## WHAT YOU NEED TO DO
[A] Answer these questions using the passage on Java's StreamEncoder:
(i) In implWrite(), which field is set to true when exactly one character remains after an underflow?
(ii) What is the first call writeBytes() makes on bb?
(iii) Which class does StreamEncoder ultimately hand the writing of bytes to?
[B] Write the next part of the walkthrough of Java's StreamEncoder, picking up after its final sentence.

## PASSAGE PROVIDED
[Start of Attachment]
Moving on to StreamEncoder.implWrite():

void implWrite(char cbuf[], int off, int len)
    throws IOException
{
    CharBuffer cb = CharBuffer.wrap(cbuf, off, len);

    if (haveLeftoverChar)
        flushLeftoverChar(cb, false);

    while (cb.hasRemaining()) {
        CoderResult cr = encoder.encode(cb, bb, false);
        if (cr.isUnderflow()) {
            assert (cb.remaining() <= 1) : cb.remaining();
            if (cb.remaining() == 1) {
                haveLeftoverChar = true;
                leftoverChar = cb.get();
            }
            break;
        }
        if (cr.isOverflow()) {
            assert bb.position() > 0;
            writeBytes();
            continue;
        }
        cr.throwException();
    }
}

Again this calls another function, writeBytes(). Here’s the implementation:

private void writeBytes() throws IOException {
    bb.flip();
    int lim = bb.limit();
    int pos = bb.position();
    assert (pos <= lim);
    int rem = (pos <= lim ? lim - pos : 0);

    if (rem > 0) {
        if (ch != null) {
            if (ch.write(bb) != rem)
                assert false : rem;
        } else {
            out.write(bb.array(), bb.arrayOffset() + pos, rem);
        }
    }
    bb.clear();
}

We’re done with StreamEncoder. This class essentially processes or encodes character streams, but ultimately delegates the task of writing the bytes back to BufferedOutputStream.
[End of Attachment]
## EXCERPTED RECORDS
[Start of Attachment]
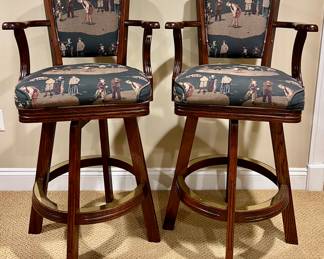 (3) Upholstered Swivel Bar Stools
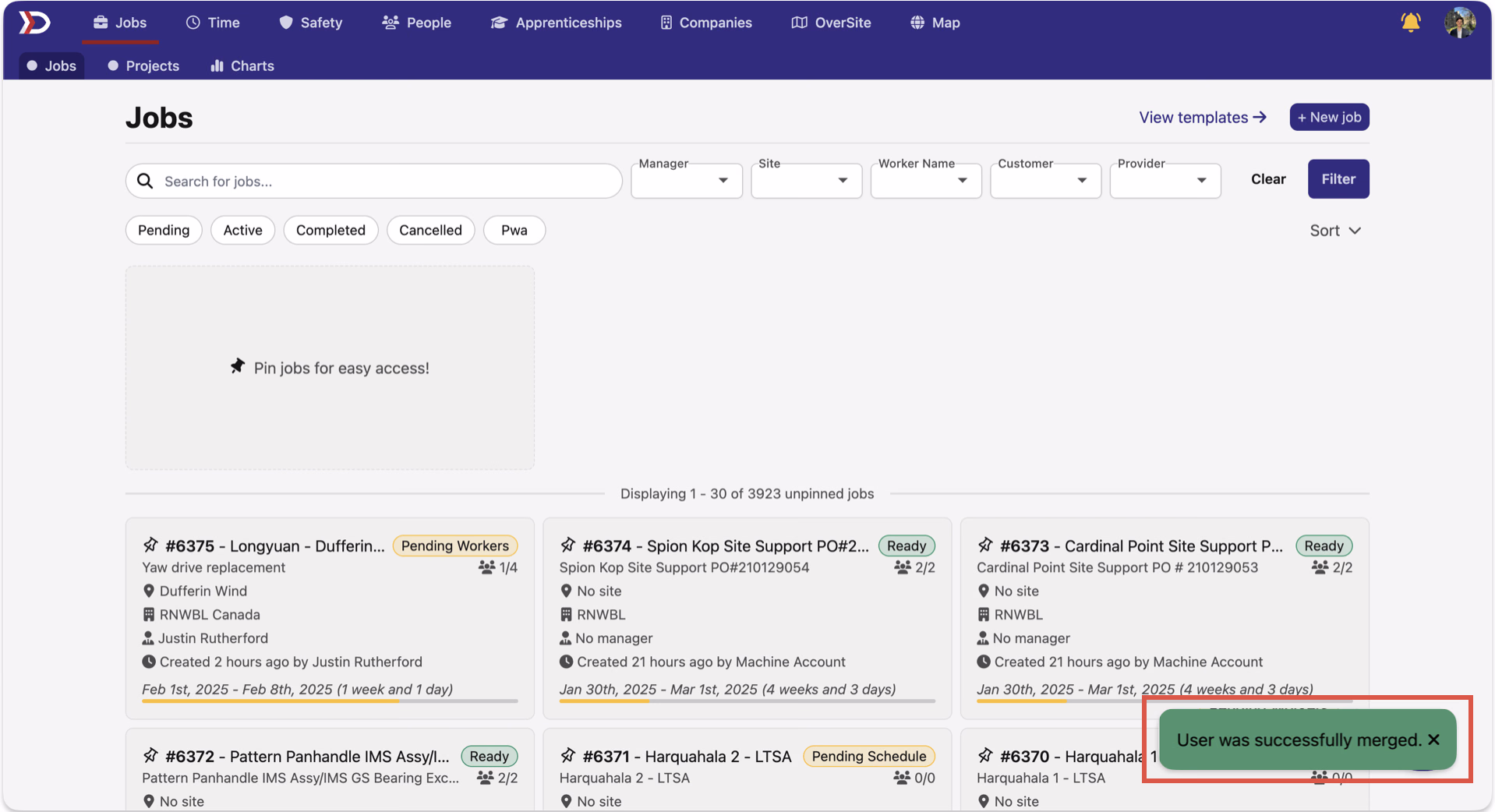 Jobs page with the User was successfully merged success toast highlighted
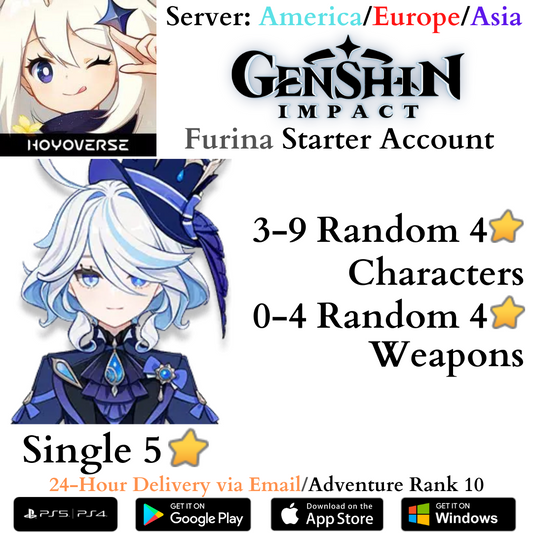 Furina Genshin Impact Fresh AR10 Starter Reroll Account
[End of Attachment]
[Start of Attachment]
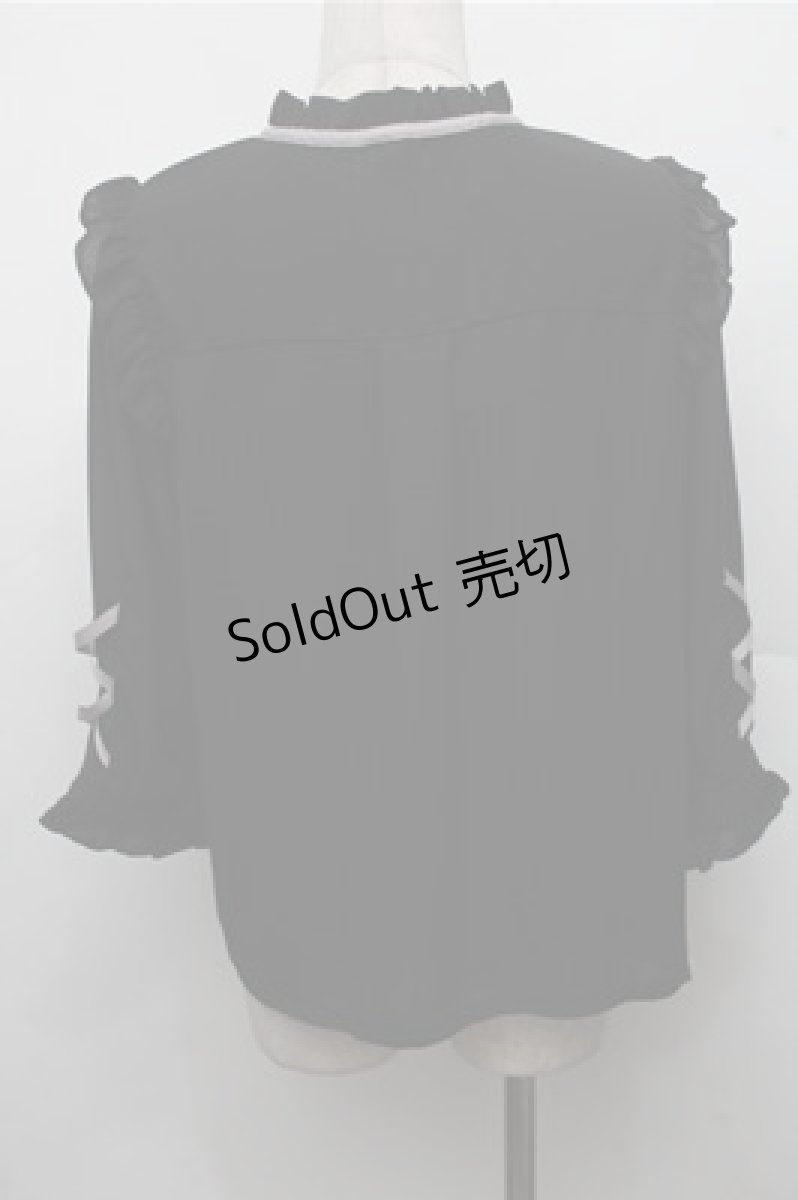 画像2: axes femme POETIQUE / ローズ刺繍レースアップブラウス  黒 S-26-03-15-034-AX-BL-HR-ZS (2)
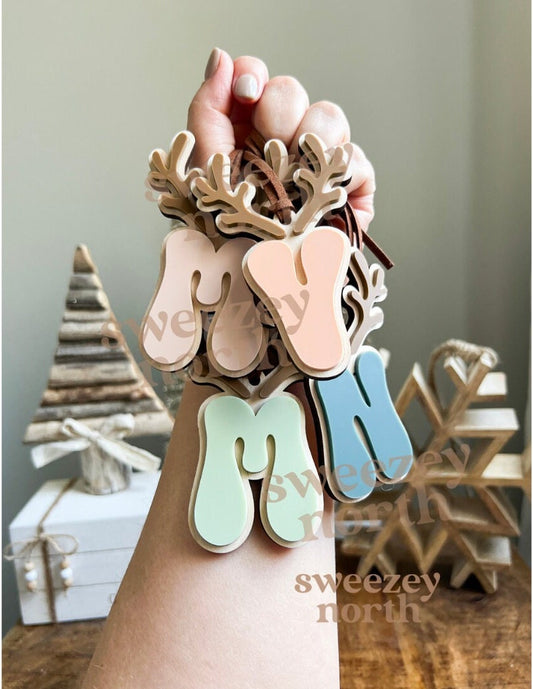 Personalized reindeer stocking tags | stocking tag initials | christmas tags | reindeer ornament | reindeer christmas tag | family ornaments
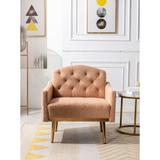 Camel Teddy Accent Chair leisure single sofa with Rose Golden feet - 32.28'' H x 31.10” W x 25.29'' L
[End of Attachment]
## TASK-BY-TASK RESULTS
[A]
(i) haveLeftoverChar
(ii) bb.flip()
(iii) BufferedOutputStream

[B]
Let’s take a look at the code for write() in BufferedOutputStream.java:

public synchronized void write(byte b[], int off, int len) throws IOException {
    if (len >= buf.length) {
        /* If the request length exceeds the size of the output buffer,
           flush the output buffer and then write the data directly.
           In this way buffered streams will cascade harmlessly. */
        flushBuffer();
        out.write(b, off, len);
        return;
    }
    if (len > buf.length - count) {
        flushBuffer();
    }
    System.arraycopy(b, off, buf, count, len);
    count += len;
}

And BufferedOutputStream passes the baton again, this time to FileOutputStream. Remember when we instantiated fdOut as a FileOutputStream? Well, this is it, passed down through dozens of system calls.

Believe it or not, FileOutputStream is the final layer before JNI. We see the function write() in FileOutputStream.java:

public void write(byte b[], int off, int len) throws IOException {
    writeBytes(b, off, len);
}

And writeBytes():

private native void writeBytes(byte b[], int off, int len) throws IOException;

We’ve reached the end of the Java part. But we’re not quite finished.

A Review of the java.io call stack

This is a ‘contains’ chart:

Also here’s the entire call stack:

Stepping into the JNI

After FileOutputStream, the writing of bytes to the console is handled natively. Much of this native code is platform dependent: there are different versions of the code for Windows and Linux. We’re going to deal with the Linux versions first.

The native implementation of writeBytes() is defined in FileOutputStream_md.c.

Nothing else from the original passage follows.